I love this perfume.. it's my current shizz. I do get quite a few compliments when i wear it too.


----------



## iadoremac (May 26, 2009)

very lovely perfume.men like it alot!


----------



## allthatgl1tt3rs (May 27, 2009)

Ok I'm confused about this scent! My friend wears it and she smells lovely, but I know every person's different when it comes to scents due to the different chemistry in our skin's oils etc.

LOL this sounds soooo weird but she ended up moving towns and I moved into her old room and her empty wardrobe smelt amazing!! I thought it was the brand of detergent she used for washing her clothes lingering at first. Recently I found a sample of Armani Code in a magazine, went to try it and realised - the smell in her wardrobe was her Armani Code! 

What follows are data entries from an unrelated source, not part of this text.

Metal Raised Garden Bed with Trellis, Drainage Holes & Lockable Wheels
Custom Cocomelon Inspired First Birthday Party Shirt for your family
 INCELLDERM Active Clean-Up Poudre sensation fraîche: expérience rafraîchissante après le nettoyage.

I tried it on myself but at first the scent's very overwhelming and like some of you've been saying - it makes my nose hurt 
	

	
	
		
		

		
		
	


	




 But when it settles it smells quite spicy and is perfect for nights out. I'm still not sure it suits me though so I've yet to buy it!...


----------



## iadoremac (May 27, 2009)

you should definately buy it. I thought it was overwhelming at first but the guy at the counter assured me that i would like it as soon as it settles and he was right


----------



## Blushbaby (May 27, 2009)

I'm using a sample at the mo and it's pretty good.


----------



## BEA2LS (May 27, 2009)

i like this one alot 
	

	
	
		
		

		
		
	


	



i never bought it and its not summery enough for me for this time of year..


----------



## User67 (May 27, 2009)

This is my current favorite. It's so sexy!


----------



## BEA2LS (Jul 16, 2009)

i ended up getting this! my co-worker did not like it and we traded perfumes.. at first i was not too much of a fan, it seemed strong but i find that when i use it lightly, it has some kind of refreshing note to it. i am not sure what but i really like it. staying power is awesome, i wear it to work and it lasts all day long, which i really like.


----------



## makeba (Aug 7, 2009)

i have a sample of this and like it a lot. i first smelled it about a year ago and was nausous but my scent likes have since changed for the woodsy,spicy fragrances. someone said there is cinnamon in it which is probable why i like it so. i would suggest spraying it on a cotton ball then dabbing your pulse points so that way it doesnt come off so heavy. then just place the cotton ball in your wardrobe drawers or dressers!!


----------



## Ankica (Dec 24, 2009)

Quote:

   Originally Posted by *Krasevayadancer* 

 
_Anyone use this? Thoughts?_

 
simply great!
pure blossom and sensuality


----------



## LatteQueen (Dec 26, 2009)

I love any of his scents he creates..they last so long on me..Just one spritz and I am good from mid-afternoon to late night..I have to try this one ..


----------



## panda0410 (Jan 30, 2010)

A spicey heady oriental... this one needs a gentle hand. Drown yourself in it and then drop yourself into a group of friends (like a friend of mine does) and they'll wish they never smelt it ever again 
	

	
	
		
		

		
		
	


	




 Might be nice with certain body types, I'm a true lover of orientals (and florientals), but even this one makes me cringe when the wearer has pressed that atomiser pump a few too many times. Not a perfume I get a lot of compliments on, though I rarely wear it... I get to smell like it for free when my mate comes round


----------



## thiscarmen (Jan 31, 2010)

It's a really sexy smell haha.  It's great for going out...probably a bit too strong for the day unless you lightly dab it on.


----------



## GucciGirl (Feb 22, 2010)

This is one of my favs! I love the mens version too. Both are very sexy scents that smell like nothing I have ever wore before.


----------